Trapping of two-component light bullets in a gradient waveguide with normal group dispersion.

In this paper we consider the process of the second harmonic generation in a gradient waveguide, taking into account diffraction and relatively weak temporal dispersion. Using the slowly varying envelope approximation and neglecting the dispersion of the nonlinear part of the response of the medium we obtain the system of parabolic equations for the envelopes of both harmonics. We also derive integrals of motion of this system. To solve it numerically we construct a nonlinear finite-difference scheme based on the Crank-Nicolson method preserving the integrals. Primarily, we focus our investigations on the processes of a two-component light bullets generation. We demonstrate that the generation of a coupled pair is possible in a planar waveguide even at normal group velocity dispersion.

Conservative finite-difference scheme for the problem of THz pulse interaction with multilevel layer covered by disordered structure based on the density matrix formalism and 1D Maxwell's equation.

On the basis of the Crank-Nicolson method, we develop a conservative finite-difference scheme for investigation of the THz pulse interaction with a multilevel medium, covered by a disordered layered structure, in the framework of the Maxwell-Bloch equations, describing the substance evolution and the electromagnetic field evolution. For this set of the partial differential equations, the conservation laws are derived and proved. We generalize the Bloch invariant with respect to the multilevel medium. The approximation order of the developed finite-difference scheme is investigated and its conservatism property is also proved. To solve the difference equations, which are nonlinear with respect to the electric field strength, we propose an iteration method and its convergence is proved.
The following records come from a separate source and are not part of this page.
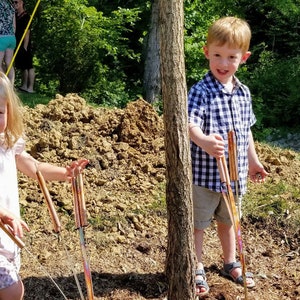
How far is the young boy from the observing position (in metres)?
3.42

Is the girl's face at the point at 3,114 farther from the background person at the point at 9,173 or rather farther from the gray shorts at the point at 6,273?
the gray shorts at the point at 6,273

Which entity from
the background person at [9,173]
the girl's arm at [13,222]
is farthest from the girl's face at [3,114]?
the girl's arm at [13,222]

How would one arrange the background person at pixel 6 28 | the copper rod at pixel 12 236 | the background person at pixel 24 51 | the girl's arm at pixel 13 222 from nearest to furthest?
the copper rod at pixel 12 236 → the girl's arm at pixel 13 222 → the background person at pixel 6 28 → the background person at pixel 24 51

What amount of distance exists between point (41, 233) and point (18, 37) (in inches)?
224

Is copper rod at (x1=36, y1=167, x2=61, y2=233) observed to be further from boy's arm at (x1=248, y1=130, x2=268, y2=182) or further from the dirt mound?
boy's arm at (x1=248, y1=130, x2=268, y2=182)

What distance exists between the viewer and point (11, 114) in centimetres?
273

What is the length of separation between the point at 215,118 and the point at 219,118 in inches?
0.9

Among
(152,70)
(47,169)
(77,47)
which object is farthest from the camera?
(152,70)

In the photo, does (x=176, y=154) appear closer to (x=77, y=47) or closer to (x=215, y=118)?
(x=215, y=118)

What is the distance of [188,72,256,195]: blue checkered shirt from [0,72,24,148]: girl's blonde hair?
100cm

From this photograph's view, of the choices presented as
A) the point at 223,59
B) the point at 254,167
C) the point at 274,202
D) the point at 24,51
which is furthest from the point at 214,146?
the point at 24,51

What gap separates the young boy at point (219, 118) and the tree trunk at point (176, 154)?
16 cm

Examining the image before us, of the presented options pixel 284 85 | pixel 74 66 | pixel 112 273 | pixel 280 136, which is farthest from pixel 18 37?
pixel 112 273

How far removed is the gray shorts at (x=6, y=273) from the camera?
2.71 metres
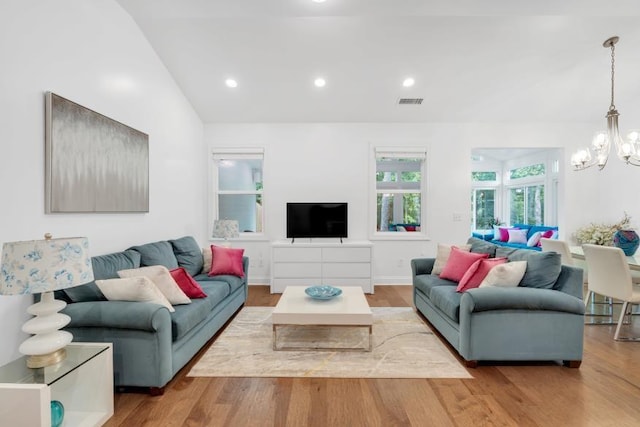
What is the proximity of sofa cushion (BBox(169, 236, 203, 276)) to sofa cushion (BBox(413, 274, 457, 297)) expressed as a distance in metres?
2.62

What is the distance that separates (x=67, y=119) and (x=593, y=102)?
6377 mm

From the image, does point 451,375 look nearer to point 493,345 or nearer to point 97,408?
point 493,345

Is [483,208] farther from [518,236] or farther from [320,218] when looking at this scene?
[320,218]

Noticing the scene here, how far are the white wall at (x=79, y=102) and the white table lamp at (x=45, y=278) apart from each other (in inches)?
20.6

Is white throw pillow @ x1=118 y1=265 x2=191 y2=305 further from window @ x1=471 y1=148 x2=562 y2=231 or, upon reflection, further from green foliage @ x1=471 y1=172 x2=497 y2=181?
green foliage @ x1=471 y1=172 x2=497 y2=181

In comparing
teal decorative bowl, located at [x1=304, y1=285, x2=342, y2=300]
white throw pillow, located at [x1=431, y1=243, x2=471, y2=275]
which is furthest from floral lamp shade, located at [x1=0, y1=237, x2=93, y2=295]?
white throw pillow, located at [x1=431, y1=243, x2=471, y2=275]

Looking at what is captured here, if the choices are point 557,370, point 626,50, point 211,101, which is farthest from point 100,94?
point 626,50

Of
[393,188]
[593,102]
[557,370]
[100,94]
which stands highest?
[593,102]

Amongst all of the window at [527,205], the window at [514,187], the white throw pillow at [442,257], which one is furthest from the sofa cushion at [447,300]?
the window at [527,205]

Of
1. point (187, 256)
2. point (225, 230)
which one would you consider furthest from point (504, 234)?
point (187, 256)

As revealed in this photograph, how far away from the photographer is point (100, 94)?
275cm

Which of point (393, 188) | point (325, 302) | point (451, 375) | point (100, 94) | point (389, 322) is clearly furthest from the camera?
point (393, 188)

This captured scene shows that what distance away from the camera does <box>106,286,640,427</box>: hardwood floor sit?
6.03 ft

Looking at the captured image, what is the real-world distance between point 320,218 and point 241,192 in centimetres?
145
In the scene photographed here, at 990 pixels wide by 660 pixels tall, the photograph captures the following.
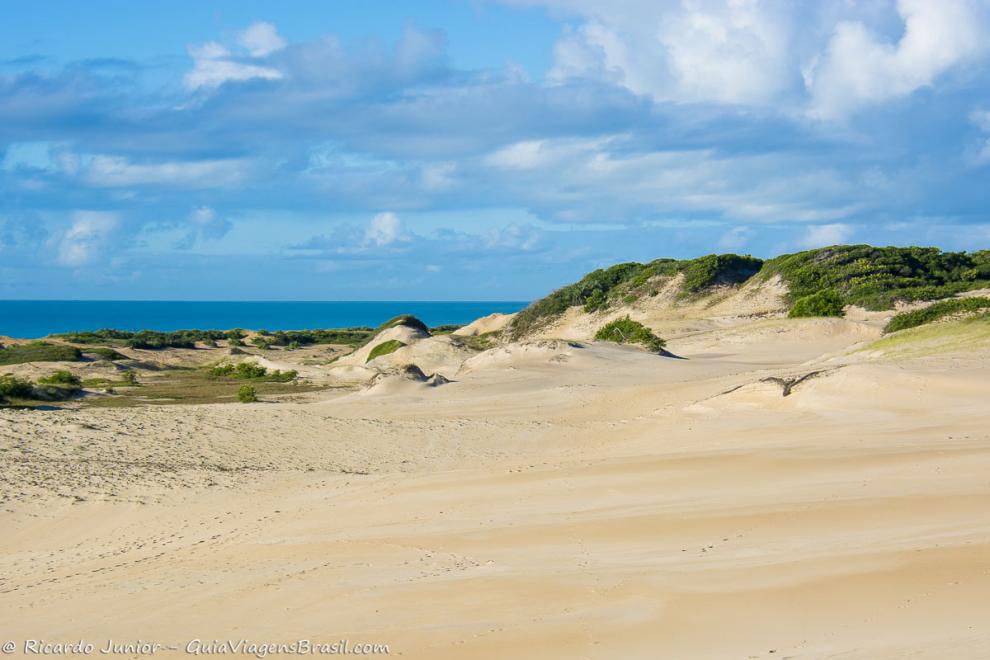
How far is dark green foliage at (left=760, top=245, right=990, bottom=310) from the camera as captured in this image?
43.3 meters

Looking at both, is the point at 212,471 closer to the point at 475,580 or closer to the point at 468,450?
the point at 468,450

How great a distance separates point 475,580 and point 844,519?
3.70m

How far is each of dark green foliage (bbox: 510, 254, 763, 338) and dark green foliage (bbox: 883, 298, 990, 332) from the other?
22414 mm

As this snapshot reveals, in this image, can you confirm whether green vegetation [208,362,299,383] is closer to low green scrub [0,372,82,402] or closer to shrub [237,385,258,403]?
shrub [237,385,258,403]

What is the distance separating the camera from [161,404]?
91.2ft

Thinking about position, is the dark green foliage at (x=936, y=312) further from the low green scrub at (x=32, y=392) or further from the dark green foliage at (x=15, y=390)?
the dark green foliage at (x=15, y=390)

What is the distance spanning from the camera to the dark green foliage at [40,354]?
41312 mm

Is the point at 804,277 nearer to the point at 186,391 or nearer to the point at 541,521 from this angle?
the point at 186,391

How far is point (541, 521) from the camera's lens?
1079cm

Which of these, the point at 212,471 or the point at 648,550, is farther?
the point at 212,471

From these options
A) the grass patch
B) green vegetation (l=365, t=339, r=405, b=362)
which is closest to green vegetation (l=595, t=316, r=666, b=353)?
green vegetation (l=365, t=339, r=405, b=362)

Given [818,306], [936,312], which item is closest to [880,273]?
[818,306]

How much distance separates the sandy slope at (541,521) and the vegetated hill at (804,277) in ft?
76.8

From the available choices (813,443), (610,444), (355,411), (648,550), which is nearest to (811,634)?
(648,550)
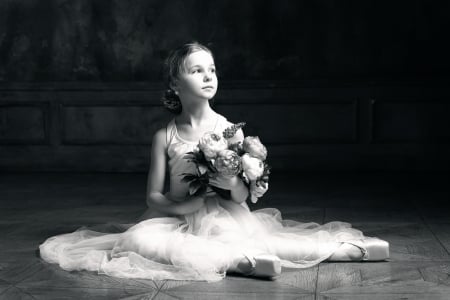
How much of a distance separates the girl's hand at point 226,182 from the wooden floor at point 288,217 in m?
0.44

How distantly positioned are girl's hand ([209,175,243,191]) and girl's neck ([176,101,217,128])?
1.27ft

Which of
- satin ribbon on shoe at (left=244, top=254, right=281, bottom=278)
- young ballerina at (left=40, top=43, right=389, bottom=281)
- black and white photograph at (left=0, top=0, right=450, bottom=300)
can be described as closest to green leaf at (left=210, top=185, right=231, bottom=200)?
young ballerina at (left=40, top=43, right=389, bottom=281)

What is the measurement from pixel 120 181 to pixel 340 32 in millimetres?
2598

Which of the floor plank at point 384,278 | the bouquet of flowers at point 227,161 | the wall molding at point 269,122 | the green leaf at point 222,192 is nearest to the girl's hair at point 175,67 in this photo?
the bouquet of flowers at point 227,161

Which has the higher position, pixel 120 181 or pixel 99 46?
pixel 99 46

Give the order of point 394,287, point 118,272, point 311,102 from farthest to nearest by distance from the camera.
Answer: point 311,102 < point 118,272 < point 394,287

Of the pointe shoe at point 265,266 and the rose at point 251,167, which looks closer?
the pointe shoe at point 265,266

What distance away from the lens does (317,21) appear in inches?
281

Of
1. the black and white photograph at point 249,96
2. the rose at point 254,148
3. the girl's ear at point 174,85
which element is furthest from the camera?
the black and white photograph at point 249,96

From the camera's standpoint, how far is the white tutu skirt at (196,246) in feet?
10.2

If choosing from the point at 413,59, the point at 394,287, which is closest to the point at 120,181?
the point at 413,59

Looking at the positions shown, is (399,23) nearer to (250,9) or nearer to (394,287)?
(250,9)

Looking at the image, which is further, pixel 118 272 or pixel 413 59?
pixel 413 59

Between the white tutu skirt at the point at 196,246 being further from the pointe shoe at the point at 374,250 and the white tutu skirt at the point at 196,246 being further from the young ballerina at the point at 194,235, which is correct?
the pointe shoe at the point at 374,250
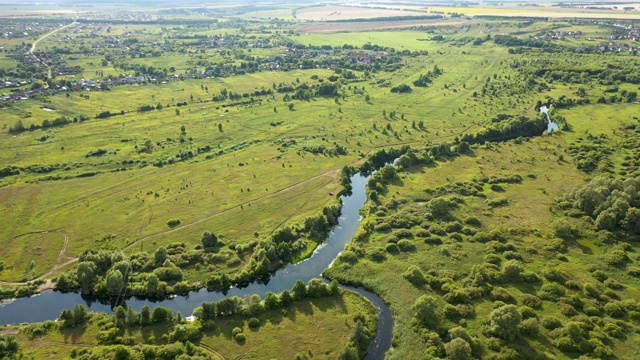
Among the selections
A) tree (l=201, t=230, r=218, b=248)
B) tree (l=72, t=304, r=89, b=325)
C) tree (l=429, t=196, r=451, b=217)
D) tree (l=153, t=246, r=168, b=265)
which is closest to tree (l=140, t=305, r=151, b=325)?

To increase the computer simulation efficiency, we use the well-known solution of Maxwell's equations in 1D case as artificial boundary condition. It is approximated using Cabaret scheme with the second order of an accuracy. On the basis of developed finite-difference scheme, we investigate the broadband THz pulse interaction with a medium covered by a disordered structure. This problem is of interest for the substance detection and identification. We show that the disordered structure dramatically induces an appearance of the substance false absorption frequencies. We demonstrate also that the spectrum for the transmitted and reflected pulses becomes broader due to the cascade mechanism of the high energy levels excitation of molecules. It leads to the substance emission at the frequencies, which are far from the frequency range for the incident pulse spectrum. Time-dependent spectral intensities at these frequencies are weakly disturbed by the disordered cover and, hence, they can be used for the substance identification.
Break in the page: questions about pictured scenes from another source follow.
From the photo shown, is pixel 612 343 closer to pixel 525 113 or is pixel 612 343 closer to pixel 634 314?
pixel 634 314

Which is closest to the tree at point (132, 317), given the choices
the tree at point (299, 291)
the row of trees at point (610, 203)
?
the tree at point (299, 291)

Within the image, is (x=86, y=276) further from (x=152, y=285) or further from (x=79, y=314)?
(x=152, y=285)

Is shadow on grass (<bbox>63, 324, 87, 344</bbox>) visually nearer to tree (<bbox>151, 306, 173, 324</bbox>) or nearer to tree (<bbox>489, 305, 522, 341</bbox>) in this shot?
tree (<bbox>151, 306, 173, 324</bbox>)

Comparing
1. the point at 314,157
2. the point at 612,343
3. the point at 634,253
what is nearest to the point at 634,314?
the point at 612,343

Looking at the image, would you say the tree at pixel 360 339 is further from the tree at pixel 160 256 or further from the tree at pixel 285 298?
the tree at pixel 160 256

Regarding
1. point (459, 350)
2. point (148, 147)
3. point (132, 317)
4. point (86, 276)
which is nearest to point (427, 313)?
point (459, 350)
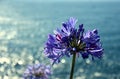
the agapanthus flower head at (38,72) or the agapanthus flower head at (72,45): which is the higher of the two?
the agapanthus flower head at (72,45)

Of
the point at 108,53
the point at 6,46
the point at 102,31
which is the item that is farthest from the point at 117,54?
the point at 102,31

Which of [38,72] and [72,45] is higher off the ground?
[72,45]

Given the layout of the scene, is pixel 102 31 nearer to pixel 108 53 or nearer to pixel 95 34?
pixel 108 53

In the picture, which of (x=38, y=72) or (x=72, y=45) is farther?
(x=38, y=72)

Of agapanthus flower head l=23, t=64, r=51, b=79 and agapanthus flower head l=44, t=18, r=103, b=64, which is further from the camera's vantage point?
agapanthus flower head l=23, t=64, r=51, b=79
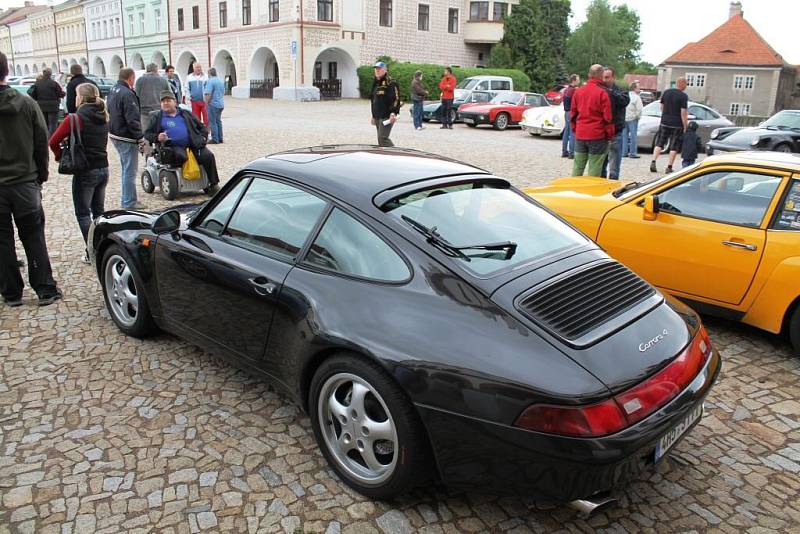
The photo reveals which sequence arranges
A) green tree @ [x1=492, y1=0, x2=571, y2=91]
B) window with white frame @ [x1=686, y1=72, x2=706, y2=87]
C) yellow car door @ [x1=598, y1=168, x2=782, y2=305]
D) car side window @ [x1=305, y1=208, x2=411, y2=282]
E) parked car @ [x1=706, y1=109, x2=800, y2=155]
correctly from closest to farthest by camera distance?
car side window @ [x1=305, y1=208, x2=411, y2=282], yellow car door @ [x1=598, y1=168, x2=782, y2=305], parked car @ [x1=706, y1=109, x2=800, y2=155], green tree @ [x1=492, y1=0, x2=571, y2=91], window with white frame @ [x1=686, y1=72, x2=706, y2=87]

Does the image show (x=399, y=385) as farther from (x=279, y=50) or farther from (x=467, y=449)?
(x=279, y=50)

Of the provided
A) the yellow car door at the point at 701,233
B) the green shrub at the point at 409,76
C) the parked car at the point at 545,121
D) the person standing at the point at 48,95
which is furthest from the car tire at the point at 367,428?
the green shrub at the point at 409,76

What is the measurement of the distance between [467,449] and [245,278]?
1568 millimetres

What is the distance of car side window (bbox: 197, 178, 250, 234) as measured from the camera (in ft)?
12.7

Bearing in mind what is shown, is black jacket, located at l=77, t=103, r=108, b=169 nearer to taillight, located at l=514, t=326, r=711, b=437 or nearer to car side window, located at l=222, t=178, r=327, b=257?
car side window, located at l=222, t=178, r=327, b=257

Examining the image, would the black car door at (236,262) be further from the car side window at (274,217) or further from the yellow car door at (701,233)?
the yellow car door at (701,233)

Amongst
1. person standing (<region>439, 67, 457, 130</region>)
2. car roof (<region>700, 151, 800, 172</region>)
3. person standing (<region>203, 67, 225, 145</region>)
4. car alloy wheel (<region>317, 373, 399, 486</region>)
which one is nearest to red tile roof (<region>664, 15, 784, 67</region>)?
person standing (<region>439, 67, 457, 130</region>)

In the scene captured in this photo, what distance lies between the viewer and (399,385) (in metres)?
2.73

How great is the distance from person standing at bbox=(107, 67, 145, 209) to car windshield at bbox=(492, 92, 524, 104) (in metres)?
17.2

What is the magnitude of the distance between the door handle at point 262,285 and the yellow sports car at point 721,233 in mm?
3153

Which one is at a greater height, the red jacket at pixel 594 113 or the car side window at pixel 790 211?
the red jacket at pixel 594 113

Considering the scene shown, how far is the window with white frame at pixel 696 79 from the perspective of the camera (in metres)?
65.2

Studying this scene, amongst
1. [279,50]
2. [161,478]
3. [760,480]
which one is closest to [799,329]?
[760,480]

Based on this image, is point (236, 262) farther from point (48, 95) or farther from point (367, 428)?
point (48, 95)
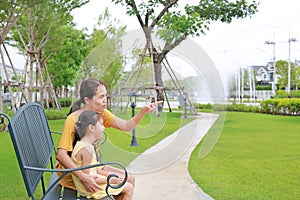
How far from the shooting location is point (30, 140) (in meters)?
2.20

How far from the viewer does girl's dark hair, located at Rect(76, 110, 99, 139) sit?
200cm

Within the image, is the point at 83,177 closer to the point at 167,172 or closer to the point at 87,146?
the point at 87,146

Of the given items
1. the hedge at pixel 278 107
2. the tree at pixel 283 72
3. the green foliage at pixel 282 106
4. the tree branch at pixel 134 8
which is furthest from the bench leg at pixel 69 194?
the tree at pixel 283 72

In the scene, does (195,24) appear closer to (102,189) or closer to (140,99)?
(140,99)

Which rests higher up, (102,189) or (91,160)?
(91,160)

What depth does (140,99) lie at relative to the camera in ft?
21.0

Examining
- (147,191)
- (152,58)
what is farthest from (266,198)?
(152,58)

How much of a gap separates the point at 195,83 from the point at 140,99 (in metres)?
1.14

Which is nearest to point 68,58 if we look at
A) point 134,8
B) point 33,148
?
point 134,8

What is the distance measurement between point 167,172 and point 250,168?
3.79ft

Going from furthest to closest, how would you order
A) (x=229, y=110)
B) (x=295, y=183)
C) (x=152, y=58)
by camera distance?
(x=229, y=110) → (x=152, y=58) → (x=295, y=183)

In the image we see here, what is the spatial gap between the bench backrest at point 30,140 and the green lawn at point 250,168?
1.66 m

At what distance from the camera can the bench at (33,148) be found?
1.82m

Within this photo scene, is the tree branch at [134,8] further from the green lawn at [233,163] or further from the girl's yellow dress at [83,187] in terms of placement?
the girl's yellow dress at [83,187]
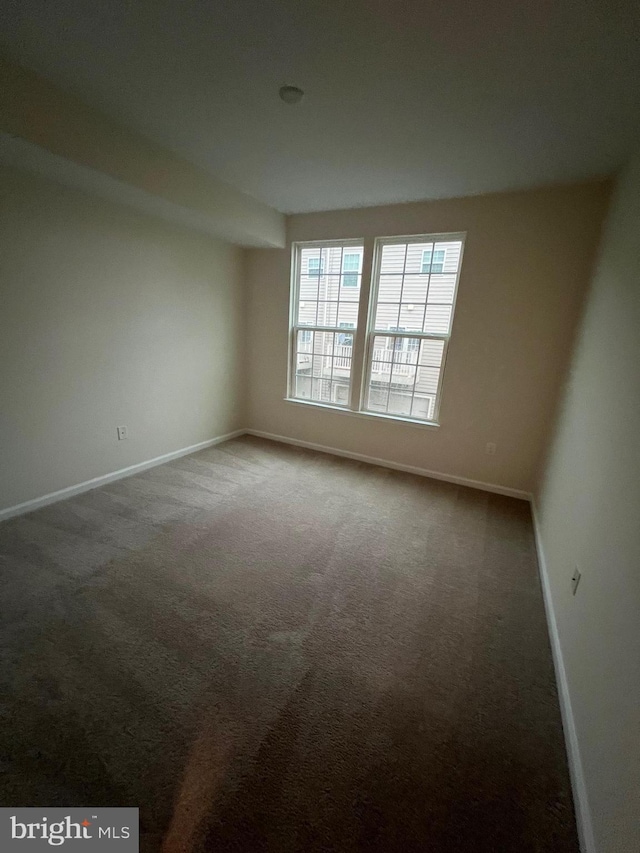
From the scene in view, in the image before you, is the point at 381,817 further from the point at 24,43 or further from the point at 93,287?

New Possibilities of Substance Identification Based on THz Time Domain Spectroscopy Using a Cascade Mechanism of High Energy Level Excitation.

Using an experiment with thin paper layers and computer simulation, we demonstrate the principal limitations of standard Time Domain Spectroscopy (TDS) based on using a broadband THz pulse for the detection and identification of a substance placed inside a disordered structure. We demonstrate the spectrum broadening of both transmitted and reflected pulses due to the cascade mechanism of the high energy level excitation considering, for example, a three-energy level medium. The pulse spectrum in the range of high frequencies remains undisturbed in the presence of a disordered structure. To avoid false absorption frequencies detection, we apply the spectral dynamics analysis method (SDA-method) together with certain integral correlation criteria (ICC).

Planar light bullets under conditions of second-harmonic generation.

We study solutions to second-harmonic-generation equations in two-dimensional media with anomalous dispersion. The analytical solution is obtained in an approximate form of the planar spatiotemporal two-component soliton by means of the averaged Lagrangian method. It is shown that a decrease in the amplitudes of both soliton components and an increase in the value of the transverse coordinate are accompanied by an increase in their temporal duration. Within this variational approach, we have managed to find a stability criterion for the light bullet and a period of oscillations of soliton parameters. Then, we use the obtained form as an initial configuration to carry out the direct numerical simulation of soliton dynamics. We demonstrate stable propagation of spatiotemporal solitons undergoing small oscillations predicted analytically for a long distance. The formation of a two-component light bullet is shown when we launch a pulse only at the fundamental frequency. In addition, we investigate the phase and group-velocity mismatch effects on the propagation of pulses.